EIRCOM has confirmed that it will be valued at up to €1.3 billion when it refloats on the stock exchange later this month.
Eircom to be valued at €1.3bn for refloat

The company yesterday published its prospectus, which gives detailed information on the initial public offering. Eircom shares will begin trading at between €1.48 and €1.75.

The IPO will raise a total of €831 million for the company and its current shareholders with e300 million of this going to Eircom.

After expenses, the company said it will use the IPO proceeds to pay down part of its debt pile, which is now close to €2.2 billion.

The company will today begin a roadshow of institutional investors to drum up demand for the shares in advance of trading in the Dublin and London exchanges on March 19.
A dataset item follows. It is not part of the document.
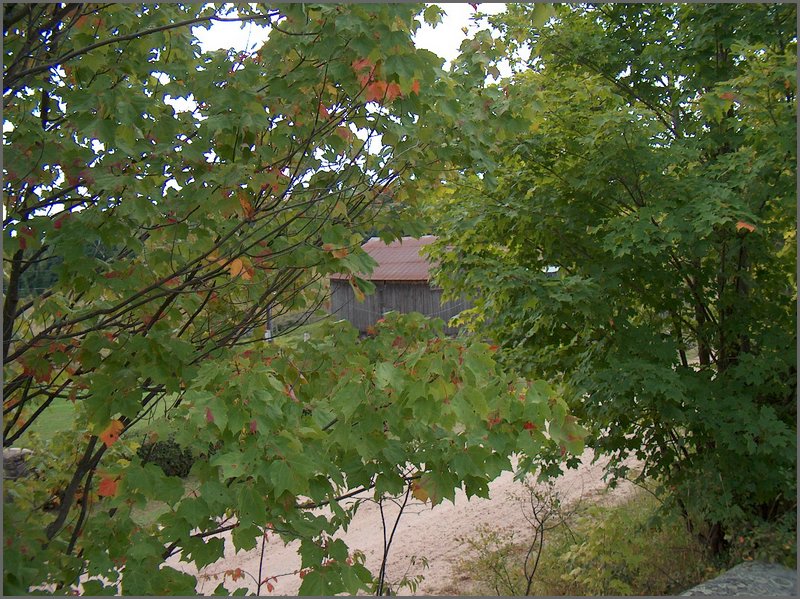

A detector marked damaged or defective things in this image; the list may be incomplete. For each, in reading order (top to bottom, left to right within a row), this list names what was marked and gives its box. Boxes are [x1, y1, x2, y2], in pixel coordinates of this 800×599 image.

The company will pay its new shareholders a dividend of 11 cent per share in the first year, which will cost €81 million in the first year. Earlier this week, credit agency Standard & Poor's downgraded Eircom's debt rating to junk status, as it feared too much cash would go to pay shareholders a dividend. At the mid-point of the flotation, Eircom shares would have a dividend yield of 6%.

The company also gave a breakdown of its financial performance for the nine months to the end of December 2003. This shows turnover of €1.22bn and earnings before interest, tax, depreciation and amortisation of goodwill of €450m. At pre-tax less, it reported a loss for the nine months of €72m. Eircom also has €133m in cash.

While many investors were badly hit when Eircom was bought by the Valentia consortium in November 2001, the company was expecting strong interest from institutions.

"We are delivering significant improvement with our focus on the core business, driving efficiency and improving our customer offering. Broadband had been rolled out and we are seeing accelerated demand. Our dividend policy will reflect the underlying cashflow generation of the business. I look forward to presenting Eircom to new investors," chief executive Philip Nolan said yesterday.